It took me totally by surprise. I had never thought of myself as a prose writer. I had been a poet before I had children, and I hadn’t yet figured out how to be that with small kids, because I had neither the time, nor the emotional space for poetry. But blogging can tolerate interruptions. I can (and do) blog with a child in my lap. I can get up and pour juice or apply a band-aid, and come back to it. And there is feedback. I’m very extroverted, and that makes it hard to be alone with my writing for long stretches. Creating a blog post feels more conversational. There’s a receiving end.
Do you have any tips for people wanting to get their writing published in magazines etc.?
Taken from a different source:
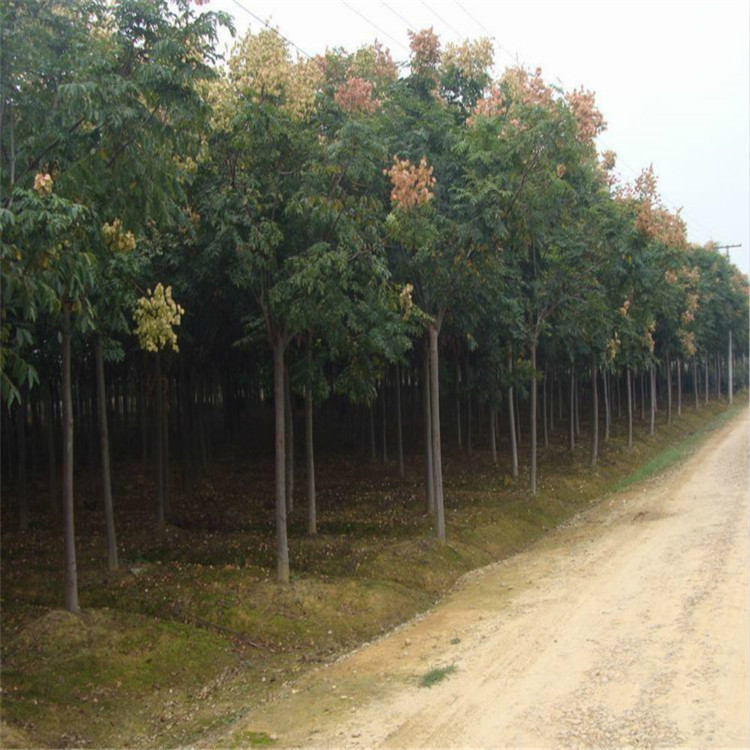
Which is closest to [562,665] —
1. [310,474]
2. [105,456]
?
[310,474]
The magazine stuff has been so surreal. An editor at Good Housekeeping found Notes last spring, and two posts have now been adapted for print, with more coming. I read somewhere that putting your best work out on your blog and hoping to get published in print is like putting your resume on your doorstep and hoping to get a job. Isn’t that pithy? I almost believed it. Like I almost believed the advice to not put essay-length posts on the blog, but keep it light and short. I went to a Blogher workshop last summer where it was said that being a generalist will guarantee that your blog will never go anywhere. So much for conventional wisdom.
I write what I have to write, and I try to stay in forward motion. I tell myself the outcome is not my businessthe work will get where it needs to go. I obey little nudges, and once in a blue moon, they actually work out. I had two guest columns in the Globe & Mail (Canada’s equivalent of the Washington Post) because it popped into my head that they might fit well there. The editor agreed.
It’s so easy to query and submit now. Learn the rules of querying, follow them, and then just keep writing, even though you never hear back, or a mailbot writes to say you suck. Rejection doesn’t get any easier, but the acceptances make it all worthwhile. At the very least, you’ve still got your blog. Somebody, somewhere, gives a damn.
What were you like as a child?
A daydreamer and dawdler. Also precocious, sensitive and bossy. I haven’t changed much.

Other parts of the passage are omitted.